-- start DATA SUPPLIED --

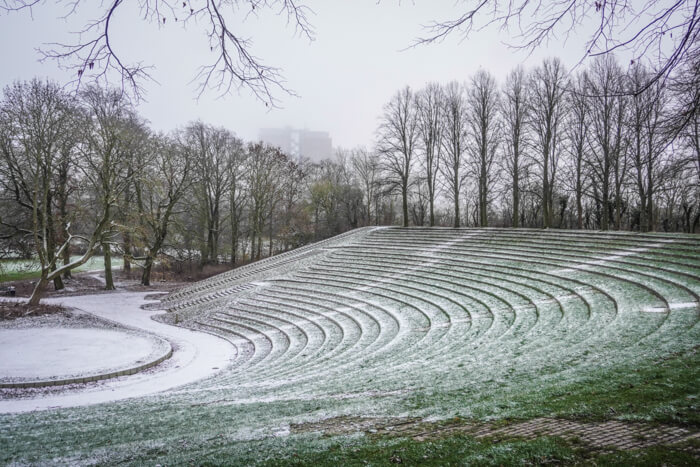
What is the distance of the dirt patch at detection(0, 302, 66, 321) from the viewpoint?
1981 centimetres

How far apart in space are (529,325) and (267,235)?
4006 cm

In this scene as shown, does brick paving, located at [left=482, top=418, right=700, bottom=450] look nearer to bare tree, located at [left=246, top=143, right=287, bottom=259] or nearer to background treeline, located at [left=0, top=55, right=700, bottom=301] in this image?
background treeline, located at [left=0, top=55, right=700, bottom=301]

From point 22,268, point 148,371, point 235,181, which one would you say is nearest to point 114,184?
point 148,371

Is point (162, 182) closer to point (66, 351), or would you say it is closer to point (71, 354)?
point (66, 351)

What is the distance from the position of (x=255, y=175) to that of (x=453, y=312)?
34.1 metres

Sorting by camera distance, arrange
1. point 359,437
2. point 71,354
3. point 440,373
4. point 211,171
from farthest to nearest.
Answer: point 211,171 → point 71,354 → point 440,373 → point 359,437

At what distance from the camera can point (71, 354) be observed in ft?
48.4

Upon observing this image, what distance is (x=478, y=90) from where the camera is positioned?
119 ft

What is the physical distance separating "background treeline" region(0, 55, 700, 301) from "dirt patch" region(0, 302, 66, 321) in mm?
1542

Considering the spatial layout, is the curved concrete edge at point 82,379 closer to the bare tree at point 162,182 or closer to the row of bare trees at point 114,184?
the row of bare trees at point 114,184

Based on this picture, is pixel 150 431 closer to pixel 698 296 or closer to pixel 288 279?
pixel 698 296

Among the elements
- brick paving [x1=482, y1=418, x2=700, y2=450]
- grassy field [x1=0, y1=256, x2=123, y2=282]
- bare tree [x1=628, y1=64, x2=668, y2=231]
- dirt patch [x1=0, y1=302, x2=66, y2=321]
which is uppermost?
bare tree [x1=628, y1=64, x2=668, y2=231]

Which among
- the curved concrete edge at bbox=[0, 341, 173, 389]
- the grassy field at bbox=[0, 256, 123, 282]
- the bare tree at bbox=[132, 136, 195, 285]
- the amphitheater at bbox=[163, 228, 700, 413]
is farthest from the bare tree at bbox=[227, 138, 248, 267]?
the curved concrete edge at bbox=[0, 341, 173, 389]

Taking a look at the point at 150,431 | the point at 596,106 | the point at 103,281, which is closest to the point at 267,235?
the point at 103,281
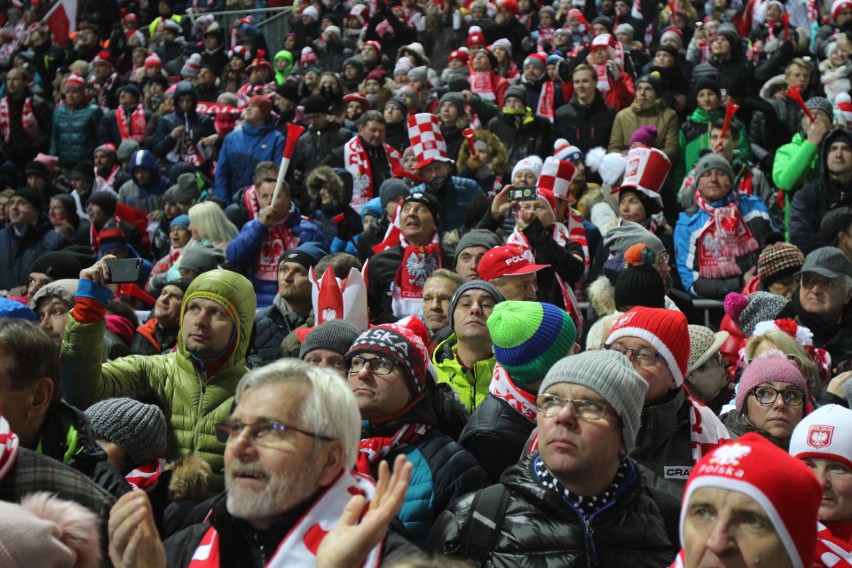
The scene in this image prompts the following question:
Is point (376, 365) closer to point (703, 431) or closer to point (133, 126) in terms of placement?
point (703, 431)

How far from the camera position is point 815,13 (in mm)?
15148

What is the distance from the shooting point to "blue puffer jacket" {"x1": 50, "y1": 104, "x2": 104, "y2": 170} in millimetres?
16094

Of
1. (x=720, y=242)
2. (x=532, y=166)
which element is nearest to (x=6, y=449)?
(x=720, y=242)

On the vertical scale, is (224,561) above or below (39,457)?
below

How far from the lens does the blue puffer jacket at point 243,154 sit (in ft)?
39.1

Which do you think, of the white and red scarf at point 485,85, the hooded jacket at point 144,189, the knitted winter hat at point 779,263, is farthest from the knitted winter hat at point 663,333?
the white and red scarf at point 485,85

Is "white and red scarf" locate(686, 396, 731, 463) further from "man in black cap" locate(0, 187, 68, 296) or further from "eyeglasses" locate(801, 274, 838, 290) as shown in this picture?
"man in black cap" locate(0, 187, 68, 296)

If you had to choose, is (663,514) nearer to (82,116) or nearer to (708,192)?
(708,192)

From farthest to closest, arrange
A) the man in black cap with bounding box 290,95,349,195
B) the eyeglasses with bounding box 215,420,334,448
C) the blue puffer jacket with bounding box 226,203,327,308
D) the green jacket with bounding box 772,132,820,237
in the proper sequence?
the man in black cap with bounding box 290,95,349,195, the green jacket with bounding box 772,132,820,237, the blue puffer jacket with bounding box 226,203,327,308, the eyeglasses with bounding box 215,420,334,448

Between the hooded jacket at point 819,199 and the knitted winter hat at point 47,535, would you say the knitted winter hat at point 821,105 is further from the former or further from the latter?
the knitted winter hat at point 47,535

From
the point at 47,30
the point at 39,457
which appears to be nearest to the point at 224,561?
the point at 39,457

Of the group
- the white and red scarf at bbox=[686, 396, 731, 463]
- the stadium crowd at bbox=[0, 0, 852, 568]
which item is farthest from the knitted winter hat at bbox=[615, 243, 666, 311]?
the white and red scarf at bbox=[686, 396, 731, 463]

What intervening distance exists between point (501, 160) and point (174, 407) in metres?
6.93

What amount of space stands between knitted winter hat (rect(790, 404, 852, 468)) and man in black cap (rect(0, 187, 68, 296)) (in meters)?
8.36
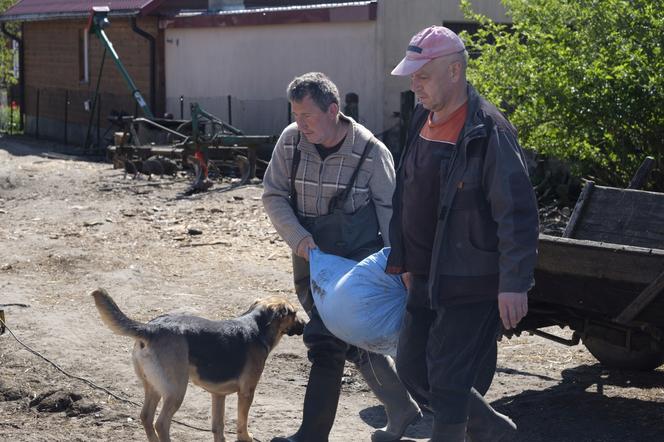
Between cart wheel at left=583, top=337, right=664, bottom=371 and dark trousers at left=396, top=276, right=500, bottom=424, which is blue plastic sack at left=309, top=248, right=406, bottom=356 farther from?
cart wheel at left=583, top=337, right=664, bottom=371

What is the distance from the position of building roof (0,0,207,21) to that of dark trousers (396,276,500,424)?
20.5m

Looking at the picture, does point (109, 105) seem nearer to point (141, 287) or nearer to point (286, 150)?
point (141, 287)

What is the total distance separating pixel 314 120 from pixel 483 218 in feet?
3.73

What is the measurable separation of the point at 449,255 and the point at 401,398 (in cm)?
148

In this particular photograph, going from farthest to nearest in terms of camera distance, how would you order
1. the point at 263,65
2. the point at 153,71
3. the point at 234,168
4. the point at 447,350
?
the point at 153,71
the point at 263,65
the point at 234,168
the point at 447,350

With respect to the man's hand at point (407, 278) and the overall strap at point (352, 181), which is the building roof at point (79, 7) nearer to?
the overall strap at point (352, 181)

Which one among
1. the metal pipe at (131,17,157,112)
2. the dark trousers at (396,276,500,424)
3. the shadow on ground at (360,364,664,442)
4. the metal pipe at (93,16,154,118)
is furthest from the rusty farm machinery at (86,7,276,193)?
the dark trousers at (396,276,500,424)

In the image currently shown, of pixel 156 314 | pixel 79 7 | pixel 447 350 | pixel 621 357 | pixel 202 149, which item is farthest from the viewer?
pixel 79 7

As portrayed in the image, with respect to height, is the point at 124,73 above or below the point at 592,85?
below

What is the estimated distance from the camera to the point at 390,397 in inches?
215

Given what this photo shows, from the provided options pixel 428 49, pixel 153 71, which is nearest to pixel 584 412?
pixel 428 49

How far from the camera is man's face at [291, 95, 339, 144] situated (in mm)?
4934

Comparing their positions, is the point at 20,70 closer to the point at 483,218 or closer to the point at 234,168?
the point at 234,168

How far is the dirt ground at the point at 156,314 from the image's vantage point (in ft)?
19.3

-- end DATA SUPPLIED --
-- start DATA SUPPLIED --

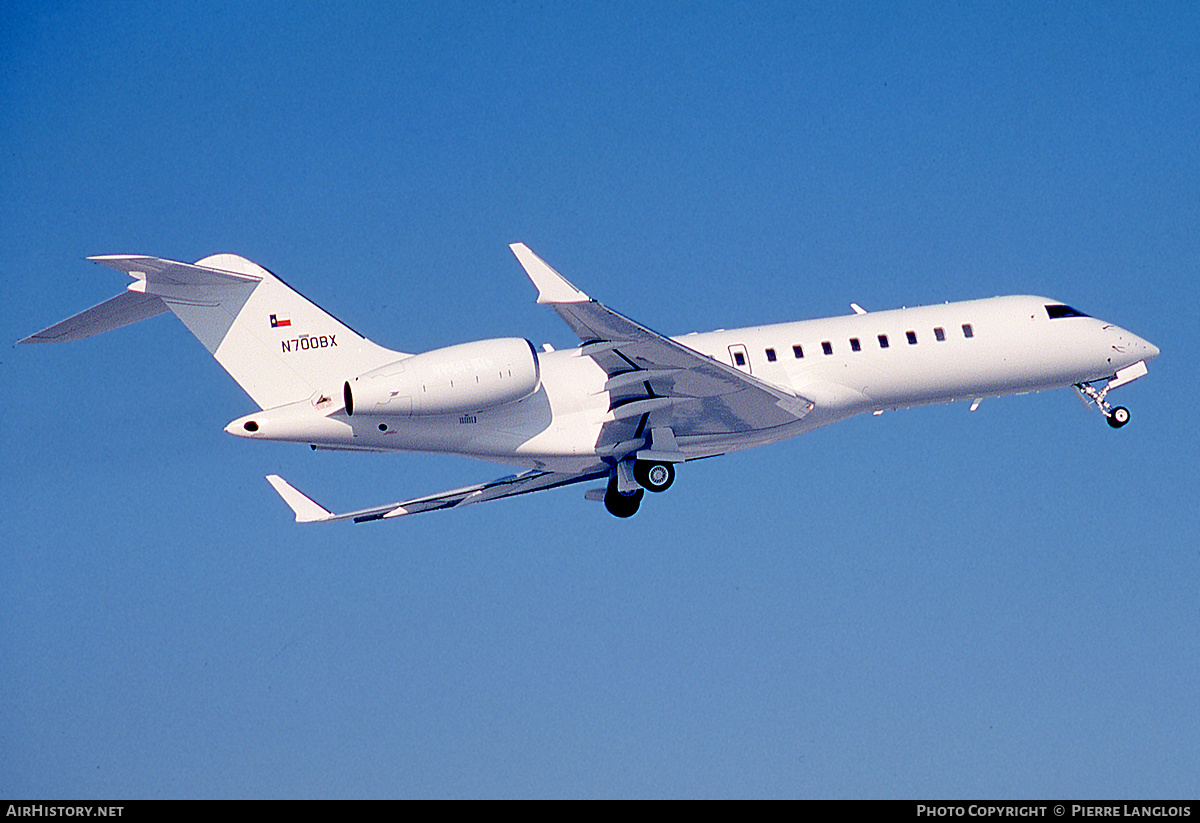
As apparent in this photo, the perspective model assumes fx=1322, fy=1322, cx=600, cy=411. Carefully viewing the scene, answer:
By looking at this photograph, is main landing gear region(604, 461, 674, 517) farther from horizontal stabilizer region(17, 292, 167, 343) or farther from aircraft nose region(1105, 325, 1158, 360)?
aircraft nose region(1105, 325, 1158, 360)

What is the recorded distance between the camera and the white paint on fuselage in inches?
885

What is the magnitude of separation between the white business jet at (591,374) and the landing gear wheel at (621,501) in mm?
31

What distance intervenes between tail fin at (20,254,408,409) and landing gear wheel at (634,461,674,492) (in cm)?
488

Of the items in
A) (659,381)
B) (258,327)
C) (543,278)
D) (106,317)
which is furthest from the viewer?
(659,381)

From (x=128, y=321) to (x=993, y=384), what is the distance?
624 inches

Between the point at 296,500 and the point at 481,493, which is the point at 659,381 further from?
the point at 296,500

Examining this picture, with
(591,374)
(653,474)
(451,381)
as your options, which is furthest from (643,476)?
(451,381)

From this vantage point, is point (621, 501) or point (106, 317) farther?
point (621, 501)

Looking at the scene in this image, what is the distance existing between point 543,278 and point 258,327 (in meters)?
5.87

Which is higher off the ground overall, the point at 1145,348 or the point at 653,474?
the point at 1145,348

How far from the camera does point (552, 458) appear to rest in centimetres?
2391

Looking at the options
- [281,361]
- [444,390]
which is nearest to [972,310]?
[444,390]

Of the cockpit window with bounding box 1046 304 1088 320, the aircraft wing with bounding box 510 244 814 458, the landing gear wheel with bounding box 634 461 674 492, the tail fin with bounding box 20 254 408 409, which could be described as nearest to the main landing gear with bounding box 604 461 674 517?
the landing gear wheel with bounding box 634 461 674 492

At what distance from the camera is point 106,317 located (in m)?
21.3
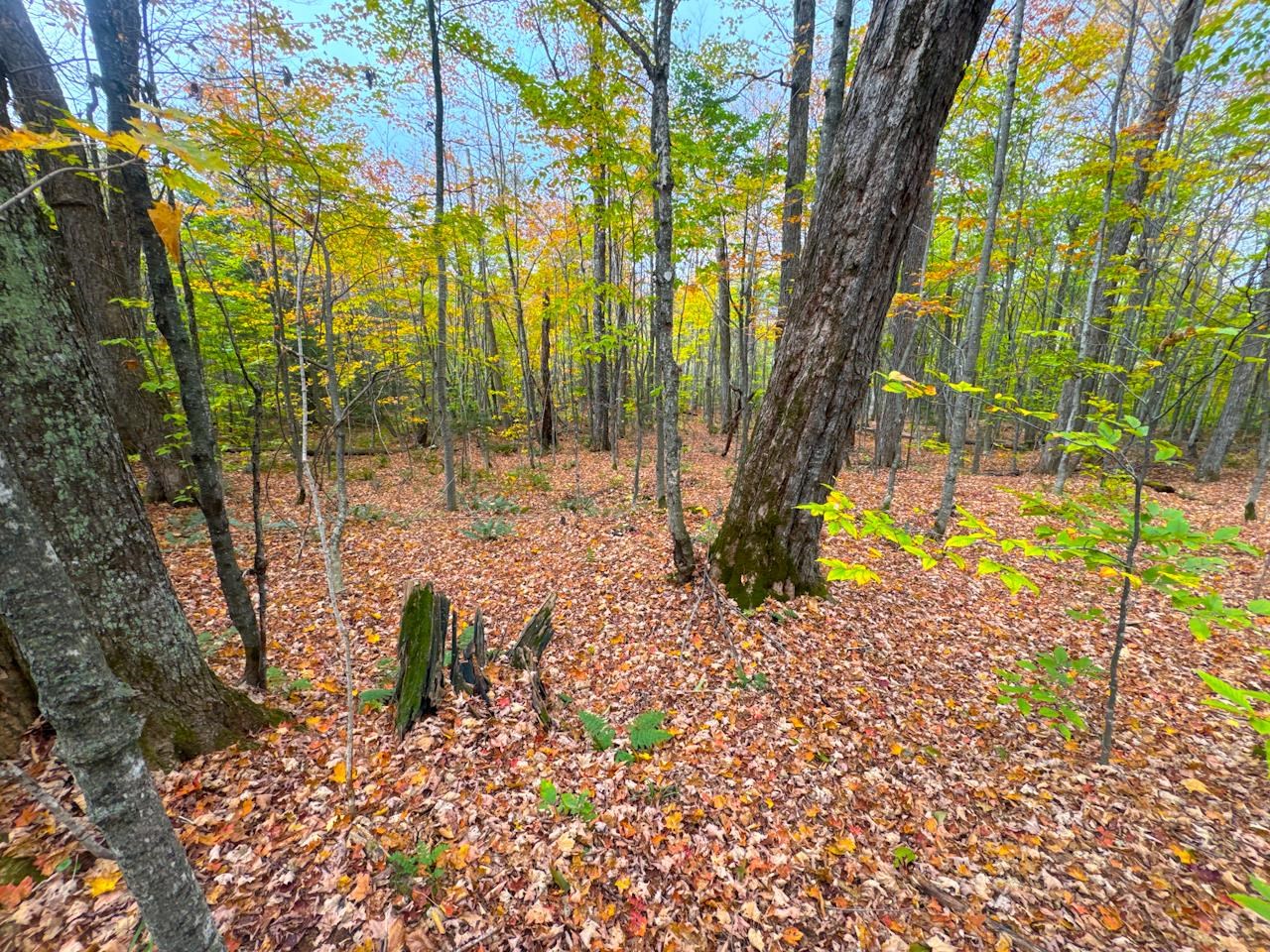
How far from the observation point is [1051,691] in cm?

-- end DATA SUPPLIED --
-- start DATA SUPPLIED --

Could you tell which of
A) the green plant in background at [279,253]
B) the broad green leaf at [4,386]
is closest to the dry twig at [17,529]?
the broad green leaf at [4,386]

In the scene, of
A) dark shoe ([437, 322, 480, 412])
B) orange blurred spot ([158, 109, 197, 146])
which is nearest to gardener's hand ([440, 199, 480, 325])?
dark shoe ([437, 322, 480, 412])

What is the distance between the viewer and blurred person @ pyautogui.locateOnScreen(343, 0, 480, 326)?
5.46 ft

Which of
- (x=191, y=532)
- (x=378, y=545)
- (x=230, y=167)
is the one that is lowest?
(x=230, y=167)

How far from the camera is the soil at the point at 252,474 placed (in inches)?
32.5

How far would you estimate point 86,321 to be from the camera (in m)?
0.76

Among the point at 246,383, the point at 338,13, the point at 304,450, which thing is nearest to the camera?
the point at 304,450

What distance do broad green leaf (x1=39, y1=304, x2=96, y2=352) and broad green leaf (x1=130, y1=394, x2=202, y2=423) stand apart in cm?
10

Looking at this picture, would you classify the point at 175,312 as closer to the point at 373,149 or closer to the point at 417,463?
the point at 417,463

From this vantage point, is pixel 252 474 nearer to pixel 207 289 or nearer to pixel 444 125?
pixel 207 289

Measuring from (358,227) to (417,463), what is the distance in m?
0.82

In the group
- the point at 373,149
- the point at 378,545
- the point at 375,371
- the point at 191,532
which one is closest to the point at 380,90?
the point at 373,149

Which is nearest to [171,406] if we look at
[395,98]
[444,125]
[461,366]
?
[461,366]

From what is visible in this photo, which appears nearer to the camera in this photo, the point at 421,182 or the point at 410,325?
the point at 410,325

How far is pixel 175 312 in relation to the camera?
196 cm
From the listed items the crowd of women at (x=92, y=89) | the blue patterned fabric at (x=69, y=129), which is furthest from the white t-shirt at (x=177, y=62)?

-- end DATA SUPPLIED --

*GIVEN REQUEST*
From the material above, pull out every line containing the word "separation" and list each one in full.

*THE OUTPUT*
What is the measurable separation of the point at 449,255 and the point at 401,398 (in cm)?
What is the magnitude of separation between the white business jet at (591,374) and the landing gear wheel at (621,501) in mm?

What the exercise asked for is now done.